Resource contributor
Since I mostly work in E-Poly mode, I take the report from the Polygon Counter, and multiply by 1.5 for a "ball park estimate."

In GMax's Polygon Counter, what is reported for an E-Poly part is the total number of rectangle polys consisting of the two triangles. A rectangle has four vertices, two triangles have six vertices, which is a 1.5:1 ratio!
 
Thanks everyone for the answers. N2056, I thought that was it when I stumbled on it before, but just seemed, "too easy?" for some reason? LOL.

How did Aerosoft get away with close to 500,000 then for their F-16 in FSX? I'm confused on that one....:confused:

I have to start trusting my instincts it looks like....:)
 
Two of us have now found 'limits' to the FSX compiler.

As it seems, the first known limit was 65,000 Polygons per material. But then we found a new limit that triggers a Max Memory crash on the compiler for FSX. My model had a Poly count of 413,000. Thats not Vertices but Polys via the Polygon counter, and half are Mesh objects, half Poly objects.

We also found a realization that perhaps 'layers' in a FSX material might also effect the memory, as like the Vertice count limits.
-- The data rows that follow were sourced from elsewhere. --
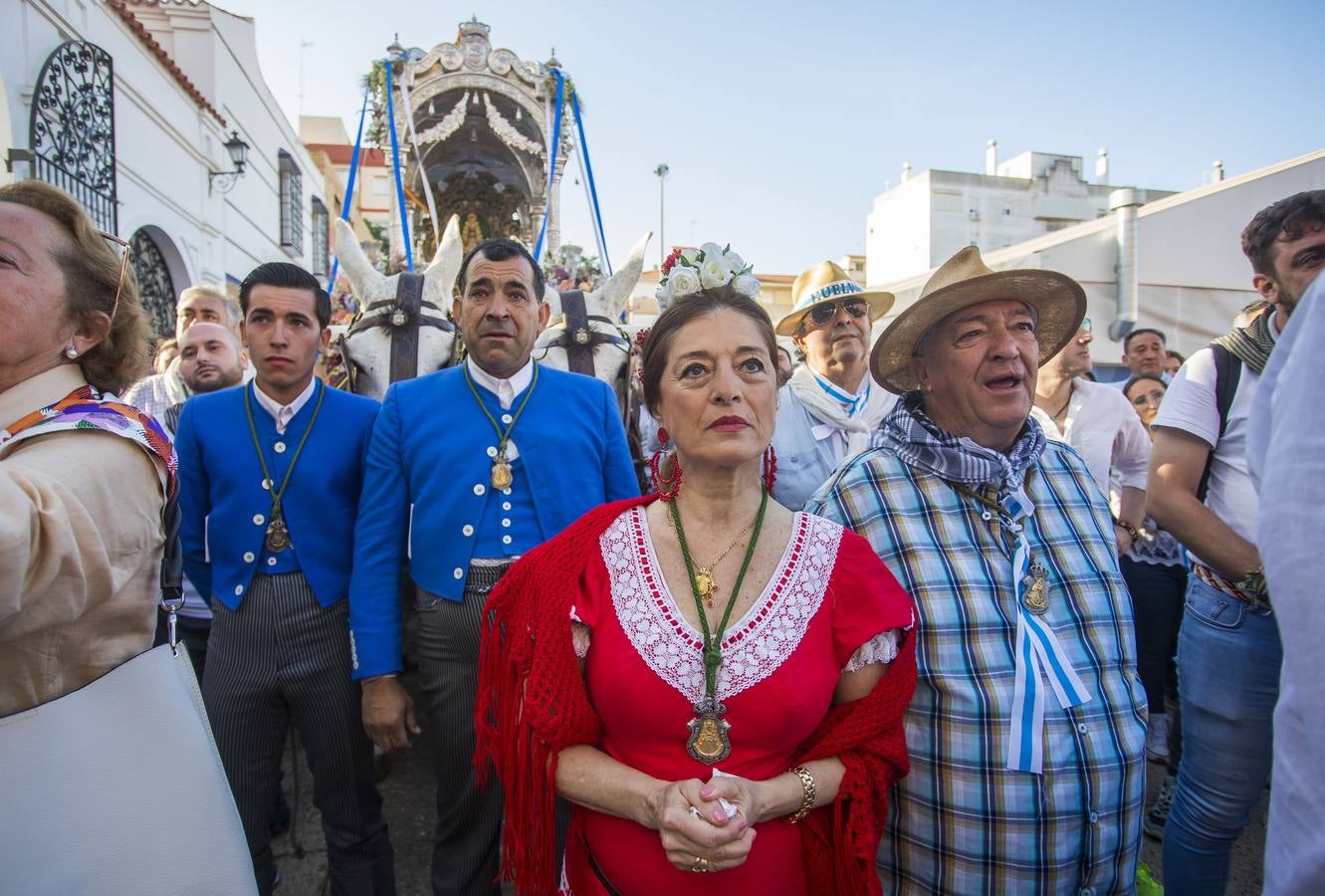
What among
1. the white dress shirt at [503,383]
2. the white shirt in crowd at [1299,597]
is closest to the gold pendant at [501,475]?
the white dress shirt at [503,383]

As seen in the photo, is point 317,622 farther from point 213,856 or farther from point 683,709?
point 683,709

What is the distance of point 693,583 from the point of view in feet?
5.07

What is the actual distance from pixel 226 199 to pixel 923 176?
24.2 m

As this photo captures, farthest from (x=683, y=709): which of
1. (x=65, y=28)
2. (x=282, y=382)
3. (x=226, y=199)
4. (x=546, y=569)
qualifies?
(x=226, y=199)

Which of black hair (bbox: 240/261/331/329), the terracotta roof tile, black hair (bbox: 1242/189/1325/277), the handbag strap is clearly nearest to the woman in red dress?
the handbag strap

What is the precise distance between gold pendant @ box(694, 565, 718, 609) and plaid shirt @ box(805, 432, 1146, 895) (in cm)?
52

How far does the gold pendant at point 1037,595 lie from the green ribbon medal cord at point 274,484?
221cm

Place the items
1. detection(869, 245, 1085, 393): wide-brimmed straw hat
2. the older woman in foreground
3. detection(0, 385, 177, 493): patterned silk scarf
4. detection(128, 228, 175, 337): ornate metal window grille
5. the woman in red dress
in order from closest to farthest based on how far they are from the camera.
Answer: the older woman in foreground → detection(0, 385, 177, 493): patterned silk scarf → the woman in red dress → detection(869, 245, 1085, 393): wide-brimmed straw hat → detection(128, 228, 175, 337): ornate metal window grille

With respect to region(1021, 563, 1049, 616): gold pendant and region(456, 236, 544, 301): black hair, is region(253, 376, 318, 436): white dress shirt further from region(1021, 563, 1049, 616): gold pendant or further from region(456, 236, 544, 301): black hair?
region(1021, 563, 1049, 616): gold pendant

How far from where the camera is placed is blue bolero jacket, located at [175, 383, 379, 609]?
7.59 feet

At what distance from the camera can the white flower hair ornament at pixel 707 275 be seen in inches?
69.6

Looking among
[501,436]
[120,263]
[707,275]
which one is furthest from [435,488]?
[707,275]

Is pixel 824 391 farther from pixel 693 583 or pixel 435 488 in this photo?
pixel 693 583

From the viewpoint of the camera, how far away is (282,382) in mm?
2443
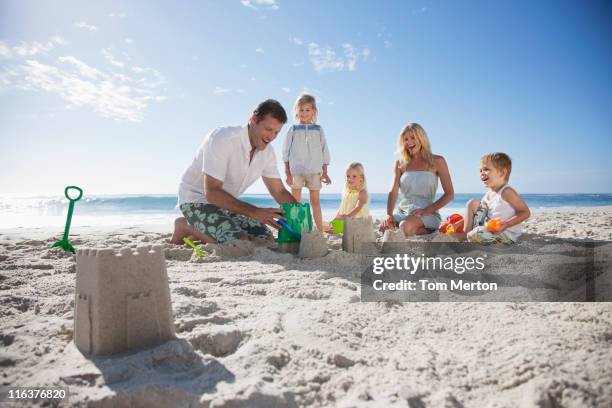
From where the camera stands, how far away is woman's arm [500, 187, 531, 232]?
3.00 meters

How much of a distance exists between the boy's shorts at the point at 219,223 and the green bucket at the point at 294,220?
0.49m

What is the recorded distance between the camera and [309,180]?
15.3ft

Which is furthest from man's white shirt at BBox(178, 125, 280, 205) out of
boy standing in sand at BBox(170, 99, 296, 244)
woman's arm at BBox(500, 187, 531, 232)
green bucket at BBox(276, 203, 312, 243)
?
woman's arm at BBox(500, 187, 531, 232)

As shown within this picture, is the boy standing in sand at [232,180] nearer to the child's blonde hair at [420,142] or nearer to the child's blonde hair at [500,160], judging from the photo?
the child's blonde hair at [420,142]

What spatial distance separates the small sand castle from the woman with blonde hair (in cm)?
276

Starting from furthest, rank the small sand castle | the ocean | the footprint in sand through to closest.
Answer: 1. the ocean
2. the footprint in sand
3. the small sand castle

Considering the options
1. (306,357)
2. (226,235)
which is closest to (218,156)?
(226,235)

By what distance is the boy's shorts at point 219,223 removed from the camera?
3.19 meters

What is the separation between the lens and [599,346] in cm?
106

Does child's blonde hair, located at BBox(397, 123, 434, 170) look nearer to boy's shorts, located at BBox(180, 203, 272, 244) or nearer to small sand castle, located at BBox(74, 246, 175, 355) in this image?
boy's shorts, located at BBox(180, 203, 272, 244)

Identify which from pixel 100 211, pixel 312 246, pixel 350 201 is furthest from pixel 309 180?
pixel 100 211

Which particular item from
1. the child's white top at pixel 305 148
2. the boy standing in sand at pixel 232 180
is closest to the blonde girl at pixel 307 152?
the child's white top at pixel 305 148

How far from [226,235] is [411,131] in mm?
2128

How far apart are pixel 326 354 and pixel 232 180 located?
237cm
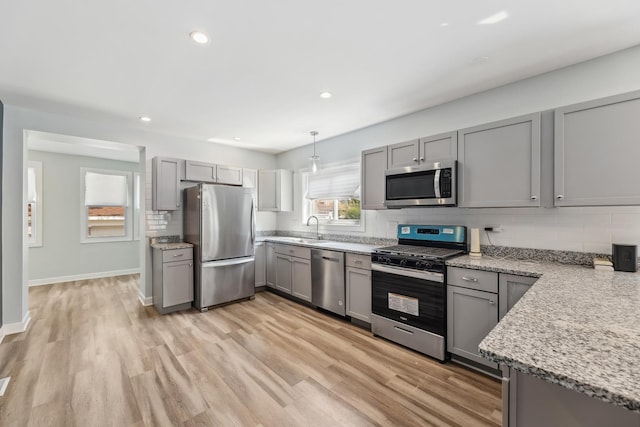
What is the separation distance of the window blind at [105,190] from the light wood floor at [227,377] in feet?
9.11

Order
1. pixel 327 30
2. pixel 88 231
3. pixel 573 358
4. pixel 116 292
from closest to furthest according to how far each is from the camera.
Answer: pixel 573 358
pixel 327 30
pixel 116 292
pixel 88 231

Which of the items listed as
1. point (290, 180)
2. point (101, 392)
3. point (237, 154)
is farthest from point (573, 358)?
point (237, 154)

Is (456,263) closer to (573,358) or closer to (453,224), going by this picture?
(453,224)

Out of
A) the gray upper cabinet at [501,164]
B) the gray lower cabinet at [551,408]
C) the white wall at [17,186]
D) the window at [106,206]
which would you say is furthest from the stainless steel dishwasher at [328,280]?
the window at [106,206]

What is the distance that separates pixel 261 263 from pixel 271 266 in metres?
0.23

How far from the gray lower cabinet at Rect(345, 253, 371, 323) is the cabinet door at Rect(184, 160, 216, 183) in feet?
8.89

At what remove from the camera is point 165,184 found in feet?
13.6

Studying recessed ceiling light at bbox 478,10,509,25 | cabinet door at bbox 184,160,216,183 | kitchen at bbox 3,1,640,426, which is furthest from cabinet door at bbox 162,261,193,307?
recessed ceiling light at bbox 478,10,509,25

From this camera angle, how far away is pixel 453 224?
10.1ft

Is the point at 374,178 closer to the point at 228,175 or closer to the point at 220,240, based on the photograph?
the point at 220,240

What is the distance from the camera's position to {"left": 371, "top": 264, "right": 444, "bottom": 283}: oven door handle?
8.23ft

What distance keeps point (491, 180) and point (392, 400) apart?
2.02 meters

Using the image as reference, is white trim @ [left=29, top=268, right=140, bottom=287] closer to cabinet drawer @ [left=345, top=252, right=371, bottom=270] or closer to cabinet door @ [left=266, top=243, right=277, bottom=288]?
cabinet door @ [left=266, top=243, right=277, bottom=288]

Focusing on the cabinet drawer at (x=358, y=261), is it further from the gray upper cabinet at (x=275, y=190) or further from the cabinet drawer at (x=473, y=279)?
the gray upper cabinet at (x=275, y=190)
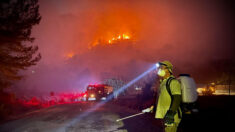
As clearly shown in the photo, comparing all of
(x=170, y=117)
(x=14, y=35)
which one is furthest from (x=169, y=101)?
(x=14, y=35)

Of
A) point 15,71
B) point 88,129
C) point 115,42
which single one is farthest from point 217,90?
point 115,42

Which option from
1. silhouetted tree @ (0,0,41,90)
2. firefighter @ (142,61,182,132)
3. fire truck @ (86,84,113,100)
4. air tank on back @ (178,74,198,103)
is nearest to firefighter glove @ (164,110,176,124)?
firefighter @ (142,61,182,132)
Also, something Phil, formerly with Aces, noted that smoothing groups effect Vertice counts. For instance, if a square box is smoothed, it has 8 Vertices. But if you unsmooth it, having 6 sides (12 faces or pure triangles), then you have 24 Vertices, 4 vertices per side or Poly. This means that the computer has to detach 'faces' in smoothing groups for their own unique shading groups.

It kinda gets crazy.....

You almost have to just go for it, and hope you dont hit the limit like we did. So many things to count, but what really is the limit(s)?


Bill
 

hcornea

Resource contributor
......

We also found a realization that perhaps 'layers' in a FSX material might also affect the memory, as like the Vertice count limits.
Bill .. can you explain what you mean by "layers" in FSX materials. Are you referring to the number of maps associated with a material or something different?

Another tip:

Download the latest development release of Arno's modelconverterX ... run your compiled mdl through it and look at the object properties dialog (triangle and tvert count per material). Then you will grasp what X2Mdl has done to your geometry. It also gives you an idea of a) how efficiently you've used your materials and b) how much headroom you have.

For a scenery point of view, i use the max tvert / material count to work out how many placements of the object will saturate a drawcall buffer. This isn;t a practical issue for aircraft .. becasue you can only compile 65535 tverts for any given material.